A los 5 años de haber nacido en Bogotá, mis papás decidieron que nos íbamos a vivir a un pueblo de el que se sabía muy poco, casi nada: Villa de Leyva, a los nativos no les gustaban mucho los visitantes y menos si eran hippies, una vez amanecimos con un charco de sal en la puerta. El mensaje era claro, devuélvanse por donde vinieron. Corría el año 1982.
Igual nos instalamos y la gente nos aceptó conforme pasó el tiempo, estudié casi toda mi primaria en la escuela pública y tuve esa infancia que a los cuarentones hoy les encanta recordar, jugar fútbol hasta por la noche, treparse a un árbol a arrancar fruta (pomarrosas y manzanitas), tener un perro sin humanizarlo. El pueblo entero era mi zona de juegos de conjunto cerrado, era Heidi corriendo libre por la pradera, -tenía hasta el mismo peinado.

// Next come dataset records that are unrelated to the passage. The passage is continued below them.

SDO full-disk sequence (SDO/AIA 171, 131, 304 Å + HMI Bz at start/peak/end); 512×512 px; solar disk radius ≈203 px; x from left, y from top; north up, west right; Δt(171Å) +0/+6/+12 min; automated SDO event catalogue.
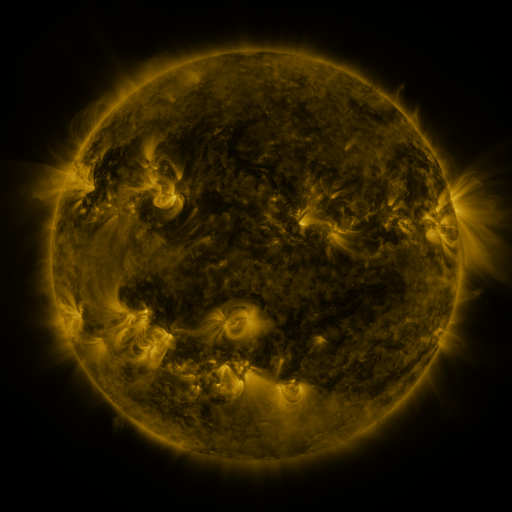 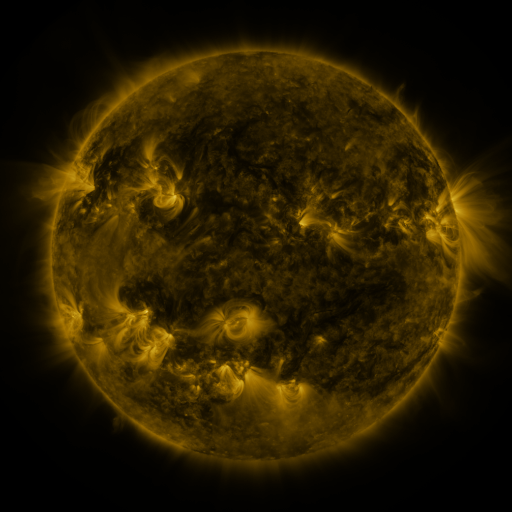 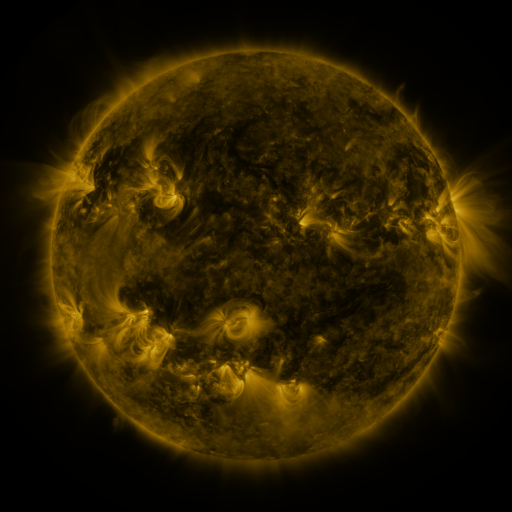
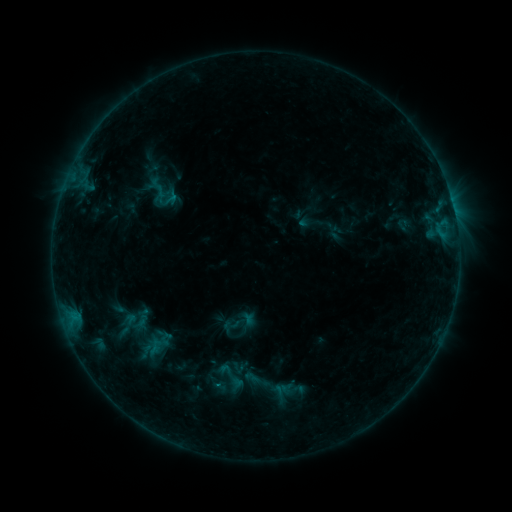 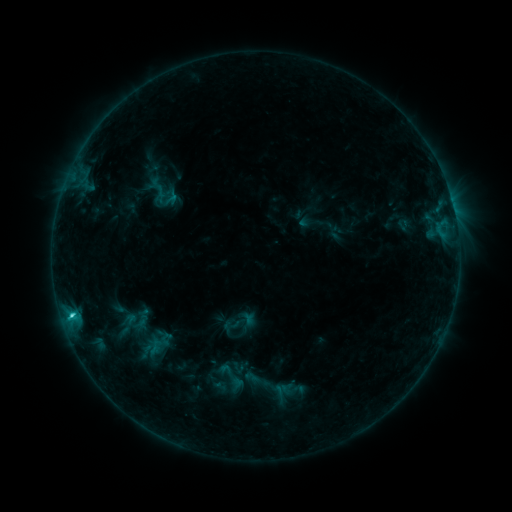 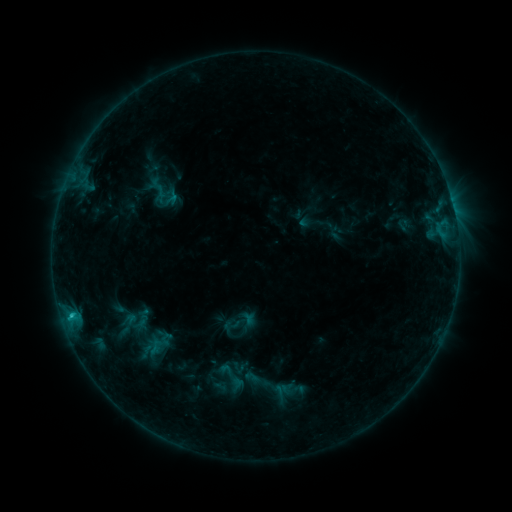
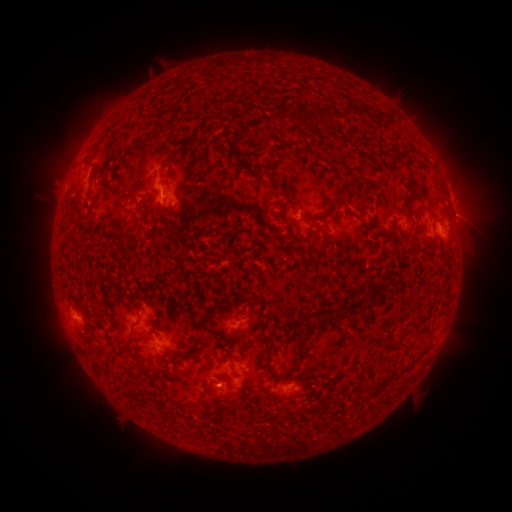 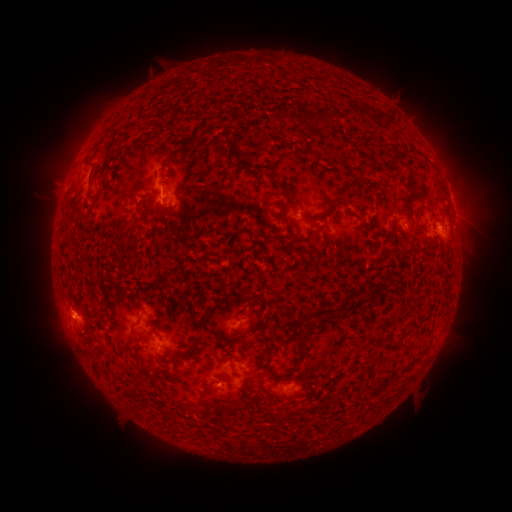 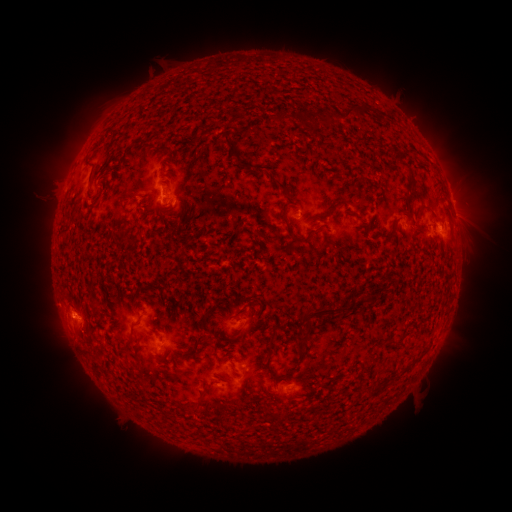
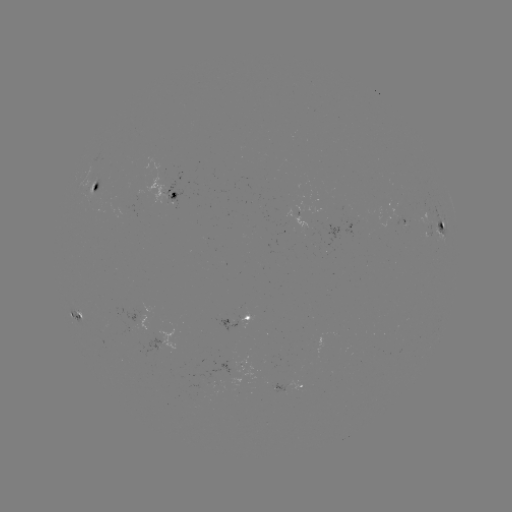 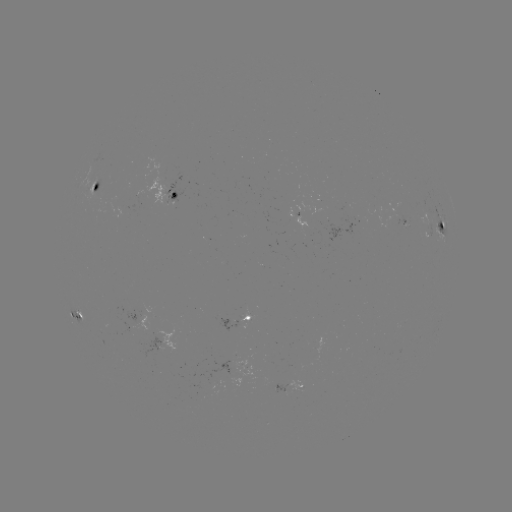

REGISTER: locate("C1.4 flare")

Se vivía de sembrar cebada, cebolla y trigo, las casas eran antiguas de verdad, portones viejos y paredes gruesas con polvo pegado a las paredes blancas, (ahora todo es imitación de eso, pero con ventanales de aluminio, cámaras de seguridad, jacuzzis y en vez de polvo en las paredes, sendos televisores LED gigantes incrustados).
Se conseguía comida “orgánica” sin saber que era ese adjetivo calificativo en la plaza de mercado a precio de comida fumigada o sea, barata. Cuando sonaban las campanas de la iglesia de la plaza como a las 5 y media de la tarde, se iba a la cafetería contigua a esa iglesia a comer arepa de queso con masato. En resumen, una apacible vida de pueblo.
En el 89 se acabó la utopía para nosotros y nos devolvimos a Bogotá, pero quedamos con una casita en alquiler para ir regularmente y pude ver de primera mano, ya en los noventa, como empezó a llegar más gente de Bogotá a “coger de parche” el pueblo para consumir hongos alucinógenos que crecían en cualquier potrero que tuviera vacas.
Se grababa para TV en las calles y casas una serie histórica llamada “revivamos nuestra historia”, donde María Eugenia Dávila y Luis Fernando Montoya (Manuelita Sáenz y Bolívar en sus personajes respectivamente) se pegaban unas fiestas de padre y señor mío con show público incluido. Y después más gomelos y más farándula criolla (los nombres me los reservo porque tengo entendido que aún tienen pulso y respiran) de esa época llegaban a lo mismo: a consumir hongos, trago y perico. La psicodelia cundiboyacense, sumercé.
Igual para un buen grupo de amigos, amigas y exnovias mías el pueblo era aún de cierta manera nuestro tesoro escondido, cuando nos da por recordar lo vivido siempre coincidimos en esa magia única de Villa de Leyva, es difícil explicar esa sensación, pero son pequeños detalles que forman el recuerdo entero: el olor a eucalipto, el sabor anisado del aguardiente ónix sello negro, el polvo, las piedras de sus calles, las fogatas en el desierto de la Candelaria, uno que otro ovni, en fin, puras nostalgias personales.
En los festivales de luces se llenaba la plaza central obviamente, pero en este mes de diciembre tuve que frotarme los ojos cuando vi este video en Tik Tok
¿Qué carajos pasó? ¿Qué estaban regalando, plata? Era un show de drones, no se iban a presentar los Rolling Stones gratis, pues. La hiperfama del pueblo está salida de madre hace un buen rato, donde había vacas y hongos ahora hay condominios de casas “desde $ 865 millones” dice un folleto que vi.
Maravilloso por los viñedos que hay ahora, por los doscientos hoteles mal contados que existen, por cobrar $20.000 por un tinto y de ahí para arriba cualquier cosa. Villa de Leyva hoy, es un solo centro comercial colonial estrato 25 a cielo abierto, eso es gentrificación pura y dura.
¿Les parezco un pendejo nostálgico que añora tiempos pasados?, seguramente, pero más pendejos los que llevan 10 meses del año en trancones y apretujados en estaciones de Transmilenio en Bogotá, y van a Leyva a desmayarse por lo mismo. Que sadomasoquismo tan atorrante.
Y para rematar, el alcalde sale hablando sobre el éxito del festival de las luces y de fondo la plaza con la gente asfixiándose. This is not Columbia, this is Colombia.